Problems
• 1. Answer these questions using the tribute to Mark D. Bright, labeling each answer with the matching letter:
(a) What year was the issue of Avengers that the writer hunted for as a back issue?
(b) Which two artists does the writer think Mark Bright's artwork resembled a mix of?
(c) Whose YouTube page has live clips of Mark's music from the early '90s?
• 2. Write out everything in the tribute to Mark D. Bright from "And all along" down to "the early ’90s.", keeping every word and punctuation mark unchanged.
• 3. Extend the tribute to Mark D. Bright by picking up right after its final sentence.
=== Text segment ===
Mark D. Bright 1955-2024 (Part One)

I am terribly sad to learn that Mark D. Bright has died. I will have more to say later this year or in 2025, but for now, I’ll send out some positive vibes to his family and friends, and reflect on my favorite artist in or out of comics.

The first comic book I ever bought with my own money featured a Mark Bright cover and Mark Bright interior art. I didn’t realize how well he drew everything, like weird toy vehicles, villains with capes, municipal stairs, swords; or how clear his storytelling was with high angles and low angles and everything in between. To this novice, it was just cool and pretty. Had anyone else drawn that issue, I may not have purchased it! Within a few months I’d decided, without realizing it, that I would follow him anywhere. His departure from G.I. Joe was a blow, but Green Lantern, and then Valor, and Icon, and Quantum and Woody followed, and they were all great. I was always excited by and careful to grab any and all fill-ins and side projects, like that one issue of Superman: The Man of Steel, or that second half of the Predator 2 movie adaptation. Or that fill-in of Firebrand, a DC title few remember. Or that Aquaman Annual. And hunting for back issues, scattered work Mark had done from before I read comics, like that 1982 issue of Avengers. And after all of that and more, he added another kind of credit to his name, as a year into Milestone, Mark started writing comics, too.

And all along he’d played music, a whole part of his life that comics fans didn’t know! I never experienced that firsthand, although the writer (and music producer) Priest has posted some at that well-known news and rumor site, and Larry Hama’s YouTube page has some live clips from the early ’90s.

I’ve always thought Mark Bright’s artwork resembled a mix of John Byrne and Neal Adams. There’s something about the warmth of his eyes and the bulbous shapes of his musculature that reminds me of those two artists. I’m less attuned at picking storytelling lineage, but surely there’s Kirby in there, right? Foreshortened arms and energy blasts, and well, Kirby crackle? But looking at the sci-fi book covers that Mark painted, I have to wonder how John Berkey gets mixed in. And examining how well he drew vehicles, I start to think of automotive design, a realm about which I know nothing. Was Mark a Syd Mead fan? I mean, everyone for two decades was a Syd Mead fan, but was Mark specifically one? His website is pretty comprehensive, he might even specify. It’s a little hard to click over there now, emotionally, but I will again soon. Wonder if Mark Bright was an influence on anyone who drew comics after him? To my eye, the answer is yes.
=== Data excerpts ===
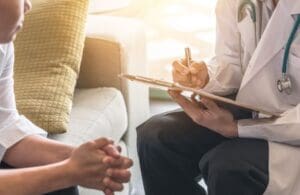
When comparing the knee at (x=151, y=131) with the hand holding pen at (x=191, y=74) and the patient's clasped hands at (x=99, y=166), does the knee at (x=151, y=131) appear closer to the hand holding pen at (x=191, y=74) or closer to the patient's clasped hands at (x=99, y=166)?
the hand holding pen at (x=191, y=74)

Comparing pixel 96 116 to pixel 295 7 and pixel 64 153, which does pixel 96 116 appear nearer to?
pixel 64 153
===
=== Data excerpts ===
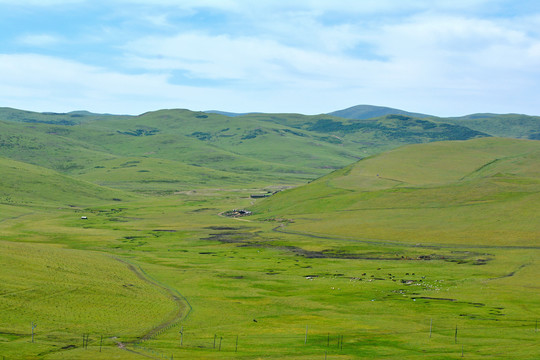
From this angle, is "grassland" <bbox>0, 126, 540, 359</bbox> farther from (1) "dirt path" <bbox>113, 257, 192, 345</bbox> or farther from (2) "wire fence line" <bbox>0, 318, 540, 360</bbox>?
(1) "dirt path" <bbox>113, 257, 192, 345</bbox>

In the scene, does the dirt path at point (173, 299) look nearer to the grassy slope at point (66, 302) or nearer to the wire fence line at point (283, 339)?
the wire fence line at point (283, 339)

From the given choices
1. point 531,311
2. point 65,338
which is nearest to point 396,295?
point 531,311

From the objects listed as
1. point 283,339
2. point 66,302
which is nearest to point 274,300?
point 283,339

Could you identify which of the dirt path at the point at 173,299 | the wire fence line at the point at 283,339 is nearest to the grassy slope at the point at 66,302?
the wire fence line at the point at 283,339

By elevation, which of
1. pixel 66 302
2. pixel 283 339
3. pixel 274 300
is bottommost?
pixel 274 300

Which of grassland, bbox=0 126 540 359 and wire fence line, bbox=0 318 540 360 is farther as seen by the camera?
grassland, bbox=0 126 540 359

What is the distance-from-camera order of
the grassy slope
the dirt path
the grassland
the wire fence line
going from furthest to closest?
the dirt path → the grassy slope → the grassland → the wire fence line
===
Replies
• 1.
(a) 1982
(b) John Byrne and Neal Adams
(c) Larry Hama's

• 2.
And all along he’d played music, a whole part of his life that comics fans didn’t know! I never experienced that firsthand, although the writer (and music producer) Priest has posted some at that well-known news and rumor site, and Larry Hama’s YouTube page has some live clips from the early ’90s.

• 3.
Mark Bright just had a knack for comics. Beyond his appealing faces and warm eyes, his dramatic storytelling, and his intense sense of action, there was his flair for “soft” things like clothing folds, clouds, and explosions. Though he drew some beloved stories (like “Armor Wars”) and runs (like G.I. Joe in 1989 and ’90), he was off a lot of peoples’ radar. He drew covers, but many of his issues featured cover artwork by someone else. And a lot of his covers are unsigned. He didn’t attend many conventions and he didn’t say much on social media. I very much appreciate that he built himself a thorough website, and included sections for just about everything: comics by publisher, which becomes a kind of autobiography; his self-published strips; and work for television and film. There’s that one-page Wizard magazine profile on him from 1995, but I don’t know of any podcasts where he guested, or websites with Bright Q&As. I think Mark might be a sleeper fave for a lot of readers who don’t consciously make lists of favorite artists. There is a warmth to his drawings, his characters, his faces, and that he touched so many different series and publishers, and that so much of his oeuvre is reprinted, his work stays current. I think the more you look at his art, how he drew the shine on a metal suit, or blasts from a machine gun, or a dislodged city on an alien planet, the more you realize it wasn’t just technical chops, but artistic ones, too. (One detail: I always appreciated that he drew Black features on Black faces. John Stewart and Augustus Freeman don’t look like white guys with brown skin.) Mark could both handle whatever a writer threw at him, all the difficult things like three-point perspective looking down at a city, or cars, or tech labs, but he also liked to draw comics, liked to draw people and weird tanks, and was always trying to do a great job, even though drawing comics is difficult. But Mark didn’t do a lot of promotion and he didn’t have a larger-than-life presence, so his work sinks to the background for a lot of folks. Over time, I am confident that more and more readers will come to appreciate Mark Bright’s skills.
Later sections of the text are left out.